I’ve been watching… oh have I been watching… but I’ve long neglected the part of this project that documents thoughts and feelings. This is important. This is the catharsis.
As a creator of Cinema Shame, I feel obligated to be a role model. And even when I finish this second installment of Zatoichi Shame, I’ll still be delinquent on posts for The Commitments, The Gold Rush, and a handful of W.C. Fields films. As W.C. Fields would say… “Godfrey Daniel! Lets cut through the jibber jabber!” …which is a weird intro to Zatoichi, but roll with it.
Last we checked in with my Zatoichi journey I’d just finished the first four installments and noted a few interesting DNA matches with James Bond.
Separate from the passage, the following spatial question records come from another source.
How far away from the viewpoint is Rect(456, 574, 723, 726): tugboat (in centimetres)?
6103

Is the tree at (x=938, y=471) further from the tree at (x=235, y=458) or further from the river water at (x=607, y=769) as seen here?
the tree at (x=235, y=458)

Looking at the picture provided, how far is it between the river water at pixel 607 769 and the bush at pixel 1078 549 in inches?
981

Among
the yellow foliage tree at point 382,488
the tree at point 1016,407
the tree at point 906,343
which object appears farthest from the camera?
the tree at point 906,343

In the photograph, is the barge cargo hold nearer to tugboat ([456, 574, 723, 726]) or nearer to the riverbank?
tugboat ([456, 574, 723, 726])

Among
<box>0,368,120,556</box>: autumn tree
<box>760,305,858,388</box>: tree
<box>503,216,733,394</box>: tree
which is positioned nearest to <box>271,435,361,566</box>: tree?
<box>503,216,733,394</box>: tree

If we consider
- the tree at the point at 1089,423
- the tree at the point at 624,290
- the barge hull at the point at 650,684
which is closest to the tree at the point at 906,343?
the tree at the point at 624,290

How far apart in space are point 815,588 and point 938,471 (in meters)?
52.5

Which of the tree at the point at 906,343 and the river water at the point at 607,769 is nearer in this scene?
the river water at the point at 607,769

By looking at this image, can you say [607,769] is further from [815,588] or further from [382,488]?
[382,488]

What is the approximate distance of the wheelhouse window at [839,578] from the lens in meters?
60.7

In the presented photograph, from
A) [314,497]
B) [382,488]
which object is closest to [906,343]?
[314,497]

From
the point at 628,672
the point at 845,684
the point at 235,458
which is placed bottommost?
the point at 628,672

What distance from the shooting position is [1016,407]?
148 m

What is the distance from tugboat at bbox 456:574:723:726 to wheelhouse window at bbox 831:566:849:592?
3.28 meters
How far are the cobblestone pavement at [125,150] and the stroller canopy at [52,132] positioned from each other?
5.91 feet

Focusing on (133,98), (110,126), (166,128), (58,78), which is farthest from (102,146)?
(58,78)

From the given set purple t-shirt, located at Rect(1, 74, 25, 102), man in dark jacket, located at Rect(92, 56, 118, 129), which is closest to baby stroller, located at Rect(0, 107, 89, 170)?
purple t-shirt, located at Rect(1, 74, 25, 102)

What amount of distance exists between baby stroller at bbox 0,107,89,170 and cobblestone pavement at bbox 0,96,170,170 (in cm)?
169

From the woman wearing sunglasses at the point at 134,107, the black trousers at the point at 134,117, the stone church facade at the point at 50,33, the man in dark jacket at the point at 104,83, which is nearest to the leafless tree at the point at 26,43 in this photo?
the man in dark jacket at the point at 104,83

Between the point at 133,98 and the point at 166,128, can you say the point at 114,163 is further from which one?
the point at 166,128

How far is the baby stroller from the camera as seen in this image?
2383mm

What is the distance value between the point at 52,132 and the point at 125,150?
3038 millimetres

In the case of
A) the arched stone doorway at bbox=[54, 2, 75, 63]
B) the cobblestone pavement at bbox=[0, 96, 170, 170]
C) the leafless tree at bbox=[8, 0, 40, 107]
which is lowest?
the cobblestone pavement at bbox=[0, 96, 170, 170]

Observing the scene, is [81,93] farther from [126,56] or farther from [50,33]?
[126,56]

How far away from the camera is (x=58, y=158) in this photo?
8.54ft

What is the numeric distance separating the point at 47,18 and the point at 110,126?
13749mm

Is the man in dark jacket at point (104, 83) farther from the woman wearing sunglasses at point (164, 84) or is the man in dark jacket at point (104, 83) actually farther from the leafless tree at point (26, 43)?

Zatoichi on the Road (1963)
After the series switched to color after The Tale of Zatoichi (Zat 2) Continues, the color films had failed to distinguish themselves visually. Zatoichi the Fugutive (Zat 4) told a ripping tale but looked like a B-production. Zatoichi on the Road marks a step forward in the franchise. Director Kimiyoshi Yasuda makes clear and distinct compositional choices. He allows his camera to linger and bask in the color and landscape. Yasuda also amplifies the action and fight choreography. In many ways Zatoichi on the Road circles closer to the Zat-ideal. It also loses some of the character development and meaningful subtext that breathed life into earlier Zatoichi films.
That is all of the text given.